I’d like to suggest that when a user opens a 2.79 or earlier file in 2.80 with the “Load UI” option checked that we should warn the user that the old UI layouts may not be compatible or appropriate for 2.80 and ask them whether they really want to load the old UI stuff or not.
Or somehow make the Load UI checkbox default to no for old files, but that probably requires peeking into the files before the user explicitly gives us permission to open and load them, so it may not be a good idea.
Or maybe there could be a separate “Load old UIs” checkbox that would default to no and would apply instead of the Load UI checkbox if the file is from an “old” version.
You’re very welcome. I’m not certain that is the best fix, or even if the problem is wide-spread - could only affect me and you for all we know. LOL.
I am certain the problem is caused inside that one function, but it could be that my understanding of the issue is incorrect and so my fix may not make sense. We’ll see though when it hits Brecht’s desk.
example of a “click set slider” range from -1 to +1
-1 … 0 … +1
at “zero zone” click, is set to zero
at borders click is set to -1 or +1
at drag and slide “infinitely” right or left, it works like the classic way that sets the desired numbering
shift + drag sets a more precise parameter
ctrl + drag sets a parameter multiplied in speed
I think it would be fairly easy to get everything you are looking for if double-click is required to change all numerical entries using keyboard. But I’d guess it is that change that is the hardest sell. It would be making all numerical entry harder (from single-click to double-click) for a feature that only makes one type of entry a bit better.
But again, correct me if you are not asking to change every entry to require double-click for manual entry. If it is only for bounded inputs then we have the problem of not knowing what you can single- versus double-click on, as shown in above illustration (IOR versus the rest)
I do indeed use shift+drag, though I rarely use dragging at all. I know the values I want to input and it is simply faster and more accurate to type them in.
I’m not going to just believe someone who says “It’s slow, because”, without evidence, reasoning, not even a theory. I’ve been using blender plenty long myself (I’m not going to check), but atleast I provided some reasons.
shift/ctrl+drag wasn’t in the original proposal, though it solves some issues, it doesn’t solve them all.
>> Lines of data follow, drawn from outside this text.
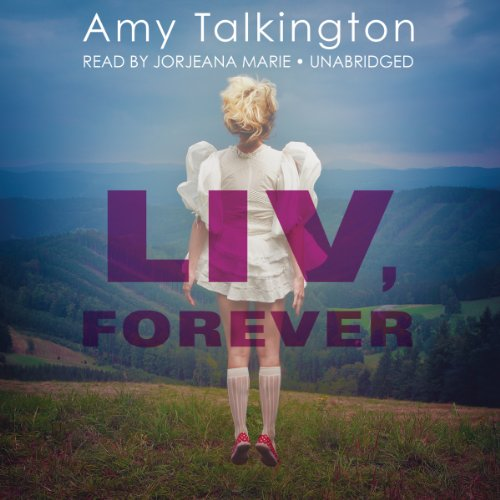 Liv, Forever -: Amy Talkington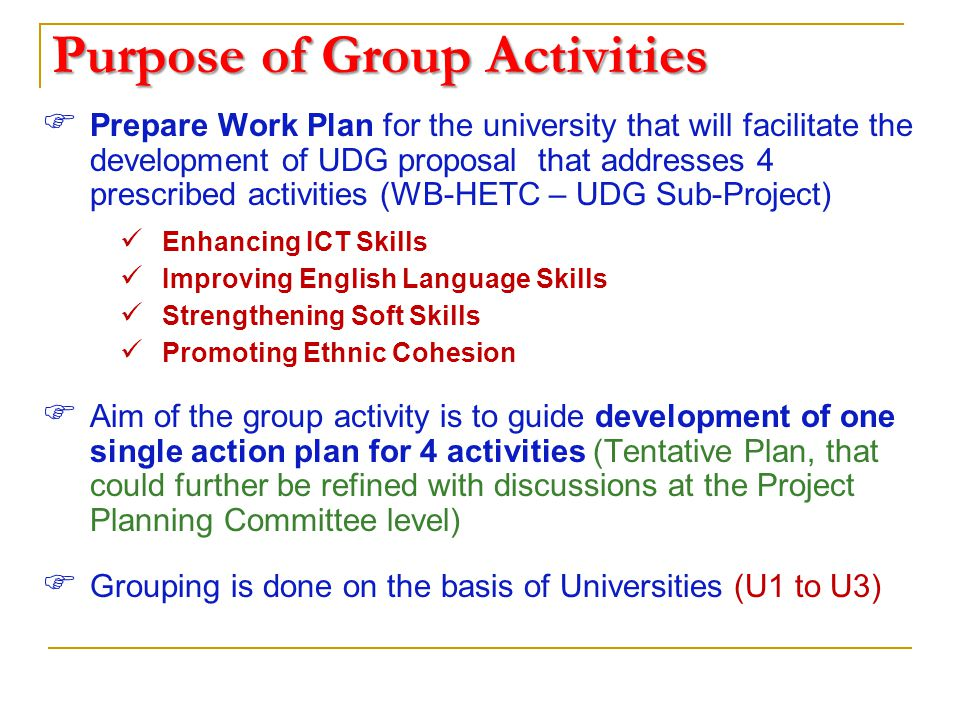 Purpose of Group Activities  Prepare Work Plan for the university that will facilitate the development of UDG proposal that addresses 4 prescribed activities (WB-HETC – UDG Sub-Project) Enhancing ICT Skills Improving English Language Skills Strengthening Soft Skills Promoting Ethnic Cohesion  Aim of the group activity is to guide development of one single action plan for 4 activities (Tentative Plan, that could further be refined with discussions at the Project Planning Committee level)  Grouping is done on the basis of Universities (U1 to U3)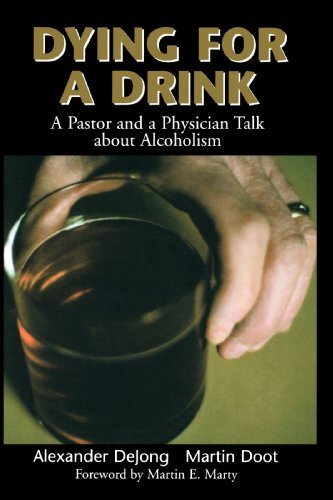 Dying for a Drink: A Pastor and a Physician Talk about Alcoholism 9780802846228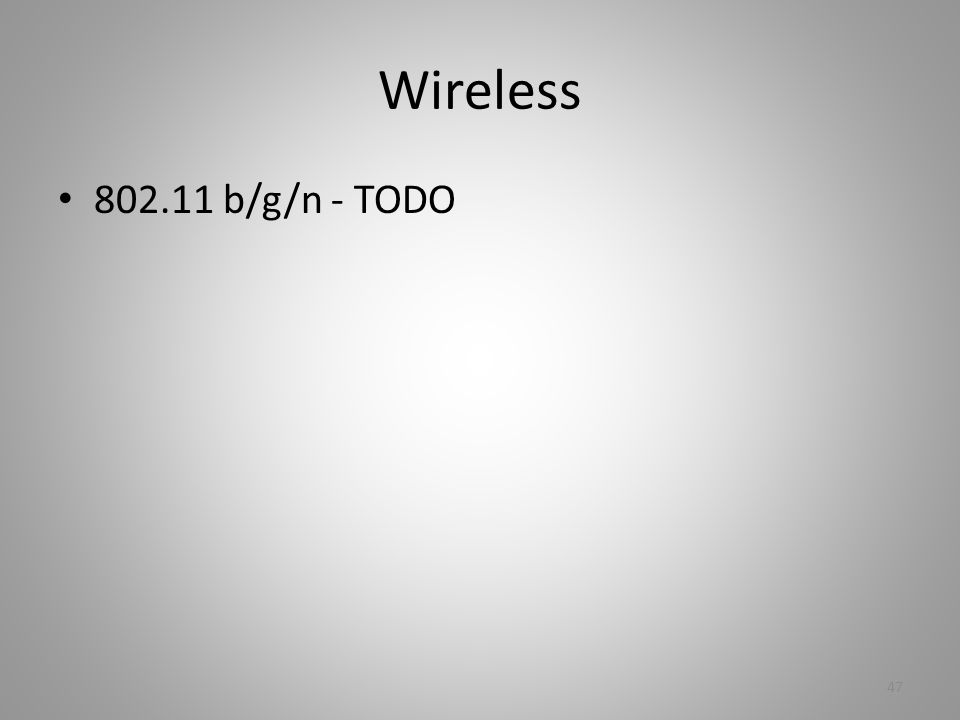 Wireless 802.11 b/g/n - TODO 47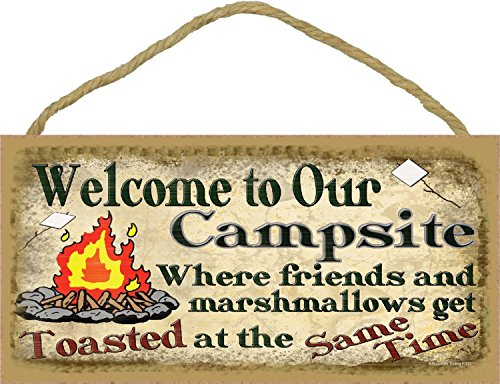 Welcome to Our Campsite Where Friends & Marshmallows Get Toasted At The Same Time Camping Sign Plaque 5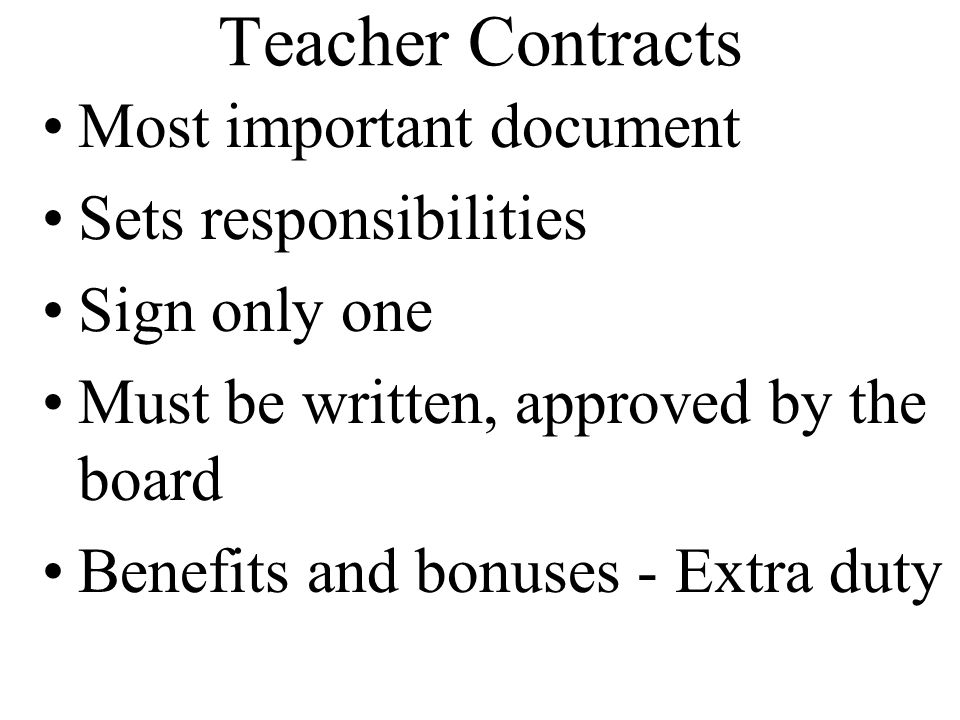 Teacher Contracts Most important document Sets responsibilities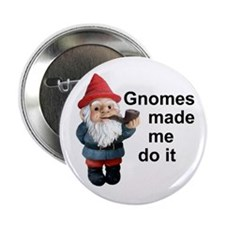 "Gnomes made me do it 2.25"" Button"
And as @Harleya pointed out, the largest issue is simply consistency in the ui field elements.
But, to the main point, in real scenarios, The suggested new way is only faster marginally, if you want to go and change a bunch of random sliders to vague values.
this is a much clearer explanation … you do not want sliders of any kind, only to be able to set parameters as quickly as possible …
so you do not ask yourself the problem of slowness to stay to drag the sliders every time ^ __ ^
There seems to be some overlap between this thread and the paper cuts thread, so…
There was a huge discussion about the top bar in here earlier, and perhaps someone already mentioned it, but I couldn’t see someone pointing out this particular issue I have with it:
Also, I think this deserves its own thread, but it is really disappointing the way that add-ons now are very hidden by default. And, if you look at blenderartists discussions, some add-ons want floating dialogue windows so badly that they roll their own, which doesn’t feel very consistent.
Did you see the 404 maxon.net page? I guess it’s a attempt of pressure on unconscious. Or just a declaration of something. Something like “we see blender rollin’, we hatin’”.
not when it’s messy and inconsistent.
Like depending on scale some become 2 colums, some 3, some 1, some no matter what always stay being one.
So it makes keeping track of were stuff is very difficult, either do it right or dont do it.